[Task goal] If a line in the data below contains "birdother", copy it.

━━━ Material provided

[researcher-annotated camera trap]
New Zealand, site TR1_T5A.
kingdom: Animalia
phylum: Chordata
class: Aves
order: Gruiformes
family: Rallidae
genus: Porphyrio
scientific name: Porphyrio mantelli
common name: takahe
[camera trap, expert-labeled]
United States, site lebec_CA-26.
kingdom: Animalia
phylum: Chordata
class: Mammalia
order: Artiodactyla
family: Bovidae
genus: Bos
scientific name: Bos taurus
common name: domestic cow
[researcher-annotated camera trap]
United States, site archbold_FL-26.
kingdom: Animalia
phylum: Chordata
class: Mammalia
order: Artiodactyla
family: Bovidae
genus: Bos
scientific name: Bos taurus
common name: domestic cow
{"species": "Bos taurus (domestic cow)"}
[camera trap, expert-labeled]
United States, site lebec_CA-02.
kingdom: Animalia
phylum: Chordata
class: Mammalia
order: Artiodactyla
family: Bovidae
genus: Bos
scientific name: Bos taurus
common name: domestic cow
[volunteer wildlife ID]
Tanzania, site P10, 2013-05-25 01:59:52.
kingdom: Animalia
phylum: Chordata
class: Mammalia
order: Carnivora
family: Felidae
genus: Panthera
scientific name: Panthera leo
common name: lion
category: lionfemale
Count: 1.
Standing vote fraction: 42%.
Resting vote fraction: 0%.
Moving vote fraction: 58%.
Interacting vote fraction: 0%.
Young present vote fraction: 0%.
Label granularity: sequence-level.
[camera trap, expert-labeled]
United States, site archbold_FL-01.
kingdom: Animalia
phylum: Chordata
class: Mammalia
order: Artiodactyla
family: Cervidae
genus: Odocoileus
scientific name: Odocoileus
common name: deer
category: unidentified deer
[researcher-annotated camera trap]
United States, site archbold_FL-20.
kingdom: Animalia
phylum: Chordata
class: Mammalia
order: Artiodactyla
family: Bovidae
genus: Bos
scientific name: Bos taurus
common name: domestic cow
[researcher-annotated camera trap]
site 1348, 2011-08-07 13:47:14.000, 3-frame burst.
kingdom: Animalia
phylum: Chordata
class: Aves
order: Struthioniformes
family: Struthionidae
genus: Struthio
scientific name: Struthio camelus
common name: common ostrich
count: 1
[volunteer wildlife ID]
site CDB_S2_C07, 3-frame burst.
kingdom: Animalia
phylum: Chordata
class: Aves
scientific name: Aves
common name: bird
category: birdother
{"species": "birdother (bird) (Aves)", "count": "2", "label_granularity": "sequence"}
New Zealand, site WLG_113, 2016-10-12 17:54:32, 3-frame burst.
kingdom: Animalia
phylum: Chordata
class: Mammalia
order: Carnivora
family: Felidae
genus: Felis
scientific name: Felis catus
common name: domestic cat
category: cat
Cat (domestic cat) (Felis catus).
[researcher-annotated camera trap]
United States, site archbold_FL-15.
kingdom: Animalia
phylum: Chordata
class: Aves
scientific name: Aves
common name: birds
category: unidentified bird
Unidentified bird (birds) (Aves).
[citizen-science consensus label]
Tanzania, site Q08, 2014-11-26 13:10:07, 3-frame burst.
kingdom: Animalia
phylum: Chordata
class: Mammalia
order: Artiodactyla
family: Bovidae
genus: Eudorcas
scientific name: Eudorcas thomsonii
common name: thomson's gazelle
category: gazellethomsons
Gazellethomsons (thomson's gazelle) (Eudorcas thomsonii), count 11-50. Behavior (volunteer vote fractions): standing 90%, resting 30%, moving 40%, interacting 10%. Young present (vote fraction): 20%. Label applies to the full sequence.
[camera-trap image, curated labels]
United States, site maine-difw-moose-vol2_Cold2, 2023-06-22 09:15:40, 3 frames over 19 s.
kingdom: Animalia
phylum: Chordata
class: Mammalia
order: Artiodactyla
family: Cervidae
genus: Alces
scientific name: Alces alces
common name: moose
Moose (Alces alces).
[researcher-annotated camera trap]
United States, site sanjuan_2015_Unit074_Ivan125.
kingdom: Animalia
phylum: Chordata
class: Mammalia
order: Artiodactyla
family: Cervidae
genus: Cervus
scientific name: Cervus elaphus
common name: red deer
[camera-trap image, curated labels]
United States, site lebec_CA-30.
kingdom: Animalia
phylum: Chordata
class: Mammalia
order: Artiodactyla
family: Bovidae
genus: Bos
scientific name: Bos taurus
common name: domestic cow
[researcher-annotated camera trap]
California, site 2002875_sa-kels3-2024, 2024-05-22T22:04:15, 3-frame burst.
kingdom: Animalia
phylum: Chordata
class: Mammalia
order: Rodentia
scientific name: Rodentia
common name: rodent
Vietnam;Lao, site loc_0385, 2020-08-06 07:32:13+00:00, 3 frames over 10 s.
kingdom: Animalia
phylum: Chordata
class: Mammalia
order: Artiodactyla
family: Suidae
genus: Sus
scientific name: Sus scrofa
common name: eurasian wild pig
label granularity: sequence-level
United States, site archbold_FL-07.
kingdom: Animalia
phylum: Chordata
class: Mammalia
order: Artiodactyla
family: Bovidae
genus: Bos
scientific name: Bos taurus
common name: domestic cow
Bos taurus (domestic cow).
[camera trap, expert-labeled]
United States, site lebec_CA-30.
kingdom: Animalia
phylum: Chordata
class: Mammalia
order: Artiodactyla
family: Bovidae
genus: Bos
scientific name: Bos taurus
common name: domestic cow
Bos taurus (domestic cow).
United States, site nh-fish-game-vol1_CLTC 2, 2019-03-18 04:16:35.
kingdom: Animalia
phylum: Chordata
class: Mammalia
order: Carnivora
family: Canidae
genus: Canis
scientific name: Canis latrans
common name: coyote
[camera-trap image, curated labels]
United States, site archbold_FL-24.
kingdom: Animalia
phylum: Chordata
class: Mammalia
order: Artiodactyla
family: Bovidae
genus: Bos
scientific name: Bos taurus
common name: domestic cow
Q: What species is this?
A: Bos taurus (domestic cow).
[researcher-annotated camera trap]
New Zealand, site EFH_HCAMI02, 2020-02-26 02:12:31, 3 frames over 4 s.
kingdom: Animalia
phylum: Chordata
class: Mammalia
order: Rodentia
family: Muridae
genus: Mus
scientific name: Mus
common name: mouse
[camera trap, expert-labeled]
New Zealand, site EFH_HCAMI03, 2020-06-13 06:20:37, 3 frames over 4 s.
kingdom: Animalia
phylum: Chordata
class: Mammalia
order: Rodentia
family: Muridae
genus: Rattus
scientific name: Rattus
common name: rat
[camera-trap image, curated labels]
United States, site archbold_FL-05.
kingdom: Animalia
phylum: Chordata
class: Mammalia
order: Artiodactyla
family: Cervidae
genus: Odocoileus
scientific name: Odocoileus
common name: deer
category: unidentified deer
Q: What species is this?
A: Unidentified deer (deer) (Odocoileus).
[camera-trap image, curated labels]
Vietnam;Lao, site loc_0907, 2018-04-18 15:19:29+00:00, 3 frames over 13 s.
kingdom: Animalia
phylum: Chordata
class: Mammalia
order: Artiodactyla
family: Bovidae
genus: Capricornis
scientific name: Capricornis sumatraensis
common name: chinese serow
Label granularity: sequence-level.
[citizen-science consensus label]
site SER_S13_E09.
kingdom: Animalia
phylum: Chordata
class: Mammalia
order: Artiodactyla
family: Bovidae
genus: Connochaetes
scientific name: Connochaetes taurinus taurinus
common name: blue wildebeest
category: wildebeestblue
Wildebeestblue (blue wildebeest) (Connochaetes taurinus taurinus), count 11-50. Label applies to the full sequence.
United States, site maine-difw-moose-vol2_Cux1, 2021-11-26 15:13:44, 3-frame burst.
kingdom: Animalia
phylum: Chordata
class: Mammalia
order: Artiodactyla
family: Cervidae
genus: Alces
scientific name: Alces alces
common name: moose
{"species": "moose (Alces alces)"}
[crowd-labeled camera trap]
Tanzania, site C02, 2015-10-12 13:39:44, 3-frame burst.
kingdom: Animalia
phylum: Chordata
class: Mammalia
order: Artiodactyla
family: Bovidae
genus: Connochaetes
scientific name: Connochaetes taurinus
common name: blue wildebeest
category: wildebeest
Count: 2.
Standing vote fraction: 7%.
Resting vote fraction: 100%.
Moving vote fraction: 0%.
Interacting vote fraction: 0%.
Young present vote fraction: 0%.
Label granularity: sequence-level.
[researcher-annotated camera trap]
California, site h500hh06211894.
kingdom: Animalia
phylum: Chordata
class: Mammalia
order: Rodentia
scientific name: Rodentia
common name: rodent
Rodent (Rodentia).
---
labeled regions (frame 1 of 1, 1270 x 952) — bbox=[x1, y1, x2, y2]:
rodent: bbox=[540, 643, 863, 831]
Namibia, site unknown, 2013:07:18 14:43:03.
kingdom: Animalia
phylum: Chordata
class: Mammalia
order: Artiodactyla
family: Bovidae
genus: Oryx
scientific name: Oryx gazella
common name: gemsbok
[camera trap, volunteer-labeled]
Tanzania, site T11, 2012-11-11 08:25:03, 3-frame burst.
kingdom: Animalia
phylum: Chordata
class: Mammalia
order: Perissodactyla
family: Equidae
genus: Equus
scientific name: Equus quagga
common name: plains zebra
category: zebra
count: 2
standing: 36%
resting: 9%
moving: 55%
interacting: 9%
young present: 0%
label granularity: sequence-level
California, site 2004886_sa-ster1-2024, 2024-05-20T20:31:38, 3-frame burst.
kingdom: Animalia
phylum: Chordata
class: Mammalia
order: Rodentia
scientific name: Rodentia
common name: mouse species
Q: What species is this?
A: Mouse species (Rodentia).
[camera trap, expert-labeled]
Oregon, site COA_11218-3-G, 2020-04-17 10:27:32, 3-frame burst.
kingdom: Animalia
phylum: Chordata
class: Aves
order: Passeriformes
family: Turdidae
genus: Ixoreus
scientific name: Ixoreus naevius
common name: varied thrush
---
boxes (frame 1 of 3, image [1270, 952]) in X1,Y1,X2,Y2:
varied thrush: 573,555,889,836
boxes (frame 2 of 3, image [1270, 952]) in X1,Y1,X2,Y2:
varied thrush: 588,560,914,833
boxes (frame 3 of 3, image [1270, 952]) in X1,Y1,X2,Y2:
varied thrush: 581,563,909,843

━━━━━━

[Solution to this task]
category: birdother
{"species": "birdother (bird) (Aves)", "count": "2", "label_granularity": "sequence"}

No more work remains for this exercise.